#### [Text section]
══════════

Losing My Religion: How I Lost My Faith Reporting on Religion in America - and Found Unexpected Peace
- William Lobdell
- Jan 7, 2010
- Series: Volume 13 - 2010
William Lobdell, Losing My Religion: How I Lost My Faith Reporting on Religion in America - and Found Unexpected Peace. New York, NY. HarperCollins, 2009. 291 pages with index. $25.99, hardback. ISBN: 978-0-06-162681-4
The current religious landscape, in our comfortable western hemisphere, is sadly riddled by not only unfortunate potholes, but also by gaping chasms large enough to swallow a dump truck. This allows those who critique current formulations of Christianity an incredible amount of latitude.
One of the most recent critics is William Lobdell. He is an engaging, award winning, religious writer for the Los Angeles Times who is now a popular blogger, speaker, college lecturer and media consultant for those favoring an Atheistic worldview. In this book, his religious autobiography, he takes a wide sampling of religious hypocrites and concludes with a summary dismissal of theism generally and the God of Christianity specifically.
Lobdell was raised as a reluctant, yet dutiful Episcopalian. He became particularly disillusioned, as many teenagers do, at about seventeen years of age, and left the church altogether. At age twenty-two, he married his childhood sweetheart and five years later sought a divorce, but not before getting a girlfriend pregnant. He then shares with the reader how he regrets cheating on this pregnant girlfriend, but marries her after his child was born and his first divorce finalized. By twenty-eight, because of this behavior, he reports being thoroughly disgusted with his life.

══════════

#### [Written problem 1]
Condense the book review's paragraph beginning "Lobdell was raised as a reluctant" into a short bulleted list that keeps its main facts.
#### [Written problem 2]
Carry the book review forward with new paragraphs that follow on from its final sentence.
The listing that follows has no connection to the book review.

#### [Stored data]
══════════

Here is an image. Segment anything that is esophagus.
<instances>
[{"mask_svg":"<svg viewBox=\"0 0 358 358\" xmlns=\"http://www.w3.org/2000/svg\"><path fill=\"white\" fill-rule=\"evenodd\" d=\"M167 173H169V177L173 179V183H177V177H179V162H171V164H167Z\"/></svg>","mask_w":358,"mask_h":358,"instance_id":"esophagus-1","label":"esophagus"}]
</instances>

══════════

#### [Task result 1]
- Raised as a reluctant but dutiful Episcopalian
- Became disillusioned around age seventeen and left the church
- Married his childhood sweetheart at twenty-two and sought a divorce five years later
- Got a girlfriend pregnant before that divorce, then regretted cheating on her
- Married her after the child was born and the first divorce was final
- By twenty-eight, was thoroughly disgusted with his life because of this behavior

#### [Task result 2]
At the suggestion of a friend he decided to attend a mega-church, driven by “felt-needs” and a theatrically polished leadership style. According to Lobdell, the church offered a Christianity promoting an unconditional love from God and a life style that promised the better things in life, which he reports he clearly lacked. This eventually culminates with a “conversion” experience while at a Christian men’s retreat. He reports having had a tingling warm sensation across his chest and an emotional encounter with others who “congratulated me on making the best decision of my life, one that would have eternal consequences.”
Lobdell’s career in journalism had begun, years prior, back in the 80’s. His career took a huge leap forward with a position at the Los Angeles Times, eventually landing him a religion column. This leads him into investigative contact with Evangelical mega-church pastors, best-selling religious authors, televangelists, Mormons and a host of others. Following a disillusioned decade in the Evangelical community he gave serious consideration to membership in the Roman Catholic Church. Over time his investigative reporting of Catholic priest’s pedophilia finally brings him to a rejection of all things religious. This “coming out of the closet,” as he describes it, came in the form of writing in the Los Angeles Times describing his own fifteen-plus years’ adventure into and out of Christianity.
Lobdell’s repetitive theme, his epistemic mantra, is that he has experienced the broad spectrum of Christendom. He felt the pain people have experienced within its boundaries, seeing the corruption and duplicitous behavior and this, brought the unavoidable conclusion that there is no Christian God. Throughout Lobdell’s book he reiterates his integrity, as an investigative reporter, and his extreme attempt to be personally honest above all else. Following his exodus from things religious, his self-professed “savior” becomes radio talk show host Howard Stern, of shock jock fame.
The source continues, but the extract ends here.